Wie beweiswürdigend dargelegt, ist das Vorbringen des BF über eine Bedrohung durch die Al Shabaab aufgrund eines Transports verletzter Regierungssoldaten nicht glaubhaft. Sonstige Gründe einer asylrelevanten Bedrohung sind im Verfahren nicht hervorgekommen.
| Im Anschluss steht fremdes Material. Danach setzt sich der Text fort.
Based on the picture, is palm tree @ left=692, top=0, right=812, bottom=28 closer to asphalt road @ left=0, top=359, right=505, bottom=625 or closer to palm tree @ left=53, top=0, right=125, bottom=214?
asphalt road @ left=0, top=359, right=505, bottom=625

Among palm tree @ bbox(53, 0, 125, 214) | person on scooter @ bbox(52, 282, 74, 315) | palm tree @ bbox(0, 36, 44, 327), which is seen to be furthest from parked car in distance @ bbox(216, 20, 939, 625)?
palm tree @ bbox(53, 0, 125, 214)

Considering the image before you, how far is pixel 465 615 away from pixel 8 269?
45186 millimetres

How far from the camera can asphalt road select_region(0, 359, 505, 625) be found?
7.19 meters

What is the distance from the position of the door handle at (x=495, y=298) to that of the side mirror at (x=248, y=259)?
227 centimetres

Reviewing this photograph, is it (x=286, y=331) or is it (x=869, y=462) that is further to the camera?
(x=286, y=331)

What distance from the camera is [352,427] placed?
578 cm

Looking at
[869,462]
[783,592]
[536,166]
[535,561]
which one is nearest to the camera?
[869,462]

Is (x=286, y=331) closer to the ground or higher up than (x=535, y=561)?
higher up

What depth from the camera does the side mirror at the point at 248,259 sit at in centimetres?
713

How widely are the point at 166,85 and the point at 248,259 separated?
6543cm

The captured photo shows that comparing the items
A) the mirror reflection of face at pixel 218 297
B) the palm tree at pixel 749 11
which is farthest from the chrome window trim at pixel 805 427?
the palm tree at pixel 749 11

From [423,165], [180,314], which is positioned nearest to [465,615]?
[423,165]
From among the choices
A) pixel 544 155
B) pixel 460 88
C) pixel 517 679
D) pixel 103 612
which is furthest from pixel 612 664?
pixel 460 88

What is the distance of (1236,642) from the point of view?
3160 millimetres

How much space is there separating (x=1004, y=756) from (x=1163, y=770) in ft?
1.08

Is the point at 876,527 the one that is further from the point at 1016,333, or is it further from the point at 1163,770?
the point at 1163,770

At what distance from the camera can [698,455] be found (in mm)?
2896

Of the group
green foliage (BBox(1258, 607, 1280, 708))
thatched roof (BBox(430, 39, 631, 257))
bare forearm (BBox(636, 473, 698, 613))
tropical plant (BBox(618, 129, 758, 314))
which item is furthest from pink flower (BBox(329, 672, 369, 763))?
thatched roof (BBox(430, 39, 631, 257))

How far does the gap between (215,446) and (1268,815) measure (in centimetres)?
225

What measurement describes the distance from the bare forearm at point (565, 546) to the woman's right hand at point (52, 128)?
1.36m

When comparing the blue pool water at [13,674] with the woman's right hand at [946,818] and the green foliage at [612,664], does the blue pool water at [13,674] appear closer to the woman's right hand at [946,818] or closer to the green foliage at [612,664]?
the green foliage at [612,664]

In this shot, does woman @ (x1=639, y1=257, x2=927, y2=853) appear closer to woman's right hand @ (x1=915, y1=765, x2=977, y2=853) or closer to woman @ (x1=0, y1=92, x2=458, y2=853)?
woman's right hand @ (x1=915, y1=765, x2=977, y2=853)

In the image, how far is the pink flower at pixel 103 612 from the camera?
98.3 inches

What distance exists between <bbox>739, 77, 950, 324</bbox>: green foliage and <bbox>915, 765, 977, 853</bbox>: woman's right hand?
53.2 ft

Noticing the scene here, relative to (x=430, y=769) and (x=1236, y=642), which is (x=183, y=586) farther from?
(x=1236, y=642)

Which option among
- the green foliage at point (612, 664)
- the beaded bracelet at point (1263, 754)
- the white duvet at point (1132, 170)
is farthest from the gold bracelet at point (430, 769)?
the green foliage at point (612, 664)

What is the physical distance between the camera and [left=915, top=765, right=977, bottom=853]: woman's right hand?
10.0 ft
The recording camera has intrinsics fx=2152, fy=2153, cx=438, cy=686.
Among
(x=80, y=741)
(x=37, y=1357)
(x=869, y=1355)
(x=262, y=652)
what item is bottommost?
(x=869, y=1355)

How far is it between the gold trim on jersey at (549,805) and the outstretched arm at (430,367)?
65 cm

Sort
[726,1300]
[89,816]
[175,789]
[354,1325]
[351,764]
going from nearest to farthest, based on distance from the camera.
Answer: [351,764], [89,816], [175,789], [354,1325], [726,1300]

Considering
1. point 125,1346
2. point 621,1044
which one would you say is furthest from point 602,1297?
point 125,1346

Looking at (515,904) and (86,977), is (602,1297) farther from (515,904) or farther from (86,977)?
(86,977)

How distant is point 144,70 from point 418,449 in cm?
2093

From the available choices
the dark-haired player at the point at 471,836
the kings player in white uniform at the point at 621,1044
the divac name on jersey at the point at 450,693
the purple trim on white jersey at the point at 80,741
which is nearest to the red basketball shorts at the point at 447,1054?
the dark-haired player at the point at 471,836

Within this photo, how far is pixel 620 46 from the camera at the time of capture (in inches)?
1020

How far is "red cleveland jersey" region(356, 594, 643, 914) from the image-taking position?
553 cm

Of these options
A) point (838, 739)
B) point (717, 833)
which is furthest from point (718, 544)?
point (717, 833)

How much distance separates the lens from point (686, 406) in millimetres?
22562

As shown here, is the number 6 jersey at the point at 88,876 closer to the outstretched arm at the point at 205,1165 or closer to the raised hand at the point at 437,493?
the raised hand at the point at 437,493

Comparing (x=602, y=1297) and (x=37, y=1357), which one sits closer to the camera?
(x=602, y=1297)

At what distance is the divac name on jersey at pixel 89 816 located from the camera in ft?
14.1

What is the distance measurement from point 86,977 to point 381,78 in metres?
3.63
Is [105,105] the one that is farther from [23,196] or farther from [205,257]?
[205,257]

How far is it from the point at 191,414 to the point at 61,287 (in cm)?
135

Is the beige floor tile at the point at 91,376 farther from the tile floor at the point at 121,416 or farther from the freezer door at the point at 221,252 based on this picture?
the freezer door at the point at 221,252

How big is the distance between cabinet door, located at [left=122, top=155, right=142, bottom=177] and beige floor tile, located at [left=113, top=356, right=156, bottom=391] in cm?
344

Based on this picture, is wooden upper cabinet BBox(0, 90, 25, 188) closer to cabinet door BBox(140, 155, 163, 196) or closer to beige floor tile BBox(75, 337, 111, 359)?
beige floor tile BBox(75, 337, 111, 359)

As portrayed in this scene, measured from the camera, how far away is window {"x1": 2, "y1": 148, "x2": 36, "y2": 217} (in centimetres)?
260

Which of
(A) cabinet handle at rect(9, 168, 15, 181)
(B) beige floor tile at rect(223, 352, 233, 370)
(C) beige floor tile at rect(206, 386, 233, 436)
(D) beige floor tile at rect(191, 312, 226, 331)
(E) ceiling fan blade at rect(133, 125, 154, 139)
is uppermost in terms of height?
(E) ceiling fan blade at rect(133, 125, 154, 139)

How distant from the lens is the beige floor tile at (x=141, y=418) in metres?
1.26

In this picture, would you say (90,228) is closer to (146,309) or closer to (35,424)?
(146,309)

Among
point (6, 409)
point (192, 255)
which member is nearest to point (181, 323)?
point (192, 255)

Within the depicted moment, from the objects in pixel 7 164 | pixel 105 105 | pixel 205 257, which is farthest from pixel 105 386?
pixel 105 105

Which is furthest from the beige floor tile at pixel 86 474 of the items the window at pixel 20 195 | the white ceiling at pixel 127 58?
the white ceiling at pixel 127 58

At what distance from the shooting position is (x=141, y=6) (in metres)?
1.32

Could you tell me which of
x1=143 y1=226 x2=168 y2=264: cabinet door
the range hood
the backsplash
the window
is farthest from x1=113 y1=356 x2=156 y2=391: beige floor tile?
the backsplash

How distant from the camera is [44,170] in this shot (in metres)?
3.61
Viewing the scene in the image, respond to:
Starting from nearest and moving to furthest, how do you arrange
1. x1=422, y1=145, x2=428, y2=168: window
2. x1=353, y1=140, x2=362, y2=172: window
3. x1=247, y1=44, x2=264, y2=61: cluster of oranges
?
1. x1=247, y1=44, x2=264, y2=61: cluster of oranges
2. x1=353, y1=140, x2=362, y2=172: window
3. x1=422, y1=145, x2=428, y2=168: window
Es besteht somit keine maßgebliche Wahrscheinlichkeit einer asylrechtlichen Verfolgung des BF in Somalia aus Konventionsgründen.
Die Abweisung des Antrags auf internationalen Schutz hinsichtlich der Zuerkennung des Status des Asylberechtigten durch das BFA war daher im Ergebnis nicht zu beanstanden.
Zu B) Unzulässigkeit der Revision:
Die Revision ist gemäß Art. 133 Abs. 4 B-VG nicht zulässig, weil die Entscheidung nicht von der Lösung einer Rechtsfrage abhängt, der grundsätzliche Bedeutung zukommt. Weder weicht die gegenständliche Entscheidung von der bisherigen Rechtsprechung des Verwaltungsgerichtshofes ab, noch fehlt es an einer Rechtsprechung; weiters ist die vorliegende Rechtsprechung des Verwaltungsgerichtshofes auch nicht als uneinheitlich zu beurteilen. Auch liegen keine sonstigen Hinweise auf eine grundsätzliche Bedeutung der zu lösenden Rechtsfrage vor. Das Bundesverwaltungsgericht konnte sich zur Gänze auf die unter A. zitierte Rechtsprechung stützen.